● Extrait de texte
•••••

Elle [l’humanité] a cru avoir vaincu la faim et la maladie, aboli les distances et dompté la Terre, bref: elle s’est crue invincible. Mais toute chose a son prix, et pendant que certains se gavaient de choses inutiles, d’autres sacrifiant leurs courtes vies à les fabriquer, au péril de leur santé, de leur environnement et de l’ensemble de la vie sur Terre.

Je connaissais uniquement Thomas Cadène pour son travail sur le projet – appelons-le comme ça – les autres gens1 qui dans son approche était assez original puisqu’il remettait au gout du jour le format du feuilleton en publiant en ligne une bande dessinée dont il écrivait le scénario alors que différents dessinateurs (plus de 100 au total) se passaient le relais au fil des chapitres. J’avais déjà trouvé le concept et la réalisation intéressante, mais là, avec Soon c’est un gros coup de coeur. Rien à voir il s’agit d’une BD d’anticipation qui colle tellement à l’actualité que ce n’est plus de la science-fiction, mais de la prospective. Elle se projette un tout petit peu, en 2150, pour nous donner une version de ce que pourrait devenir l’humanité à très court terme. Et bizarrement tout converge, le réchauffement climatique, les épidémies, la généralisation des masques et la pollution qu’engendre à leur tour ces nouveaux kleenex, etc. Tout ce que cette BD raconte raisonne très fort et avec beaucoup de pertinence. L’exemple de la bouteille d’eau dans la salle du musée reconstituant la vie au 21ème siècle et encore une fois éloquent – je dis encore une fois car j’avais relevé un exemple similaire dans le livre d’Aurélien Bellanger, L’aménagement du territoire.

Selon vous quel est l’objet à mes pieds [on voit une bouteille d’eau de 33cl, croisée et abandonnée sur le trottoir]? Ne cherchez pas il n’y a pas d’étiquette. Une genre de gourde ? Presque. C’est une bouteille jetable. Elle a été fabriquée en plastique. C’était un dérivé du pétrole. Si je vous en parle, c’est parce ce que pour le produire, il a fallu de l’eau en plus de celle qu’elle contient, je vais dire: deux fois plus en moyenne. Ensuite pour arriver jusqu’au consommateur, elle a parcouru de très longues distances, dans des transports très polluants. Toute cette énergie pour quoi ? Pour finir, dans la majorité des cas, jetée à la poubelle après avoir été bue !

•••••

● Segment de données
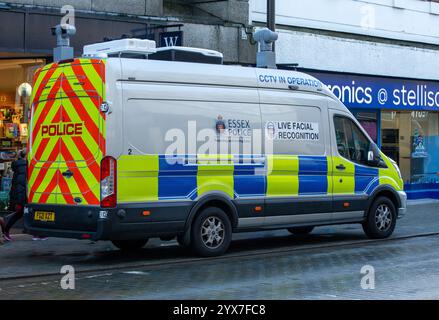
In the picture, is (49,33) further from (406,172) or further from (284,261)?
(406,172)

•••••

● Consigne
D'après l'extrait de texte, en quelle année se projette la bande dessinée Soon ?

● Votre réponse
En 2150.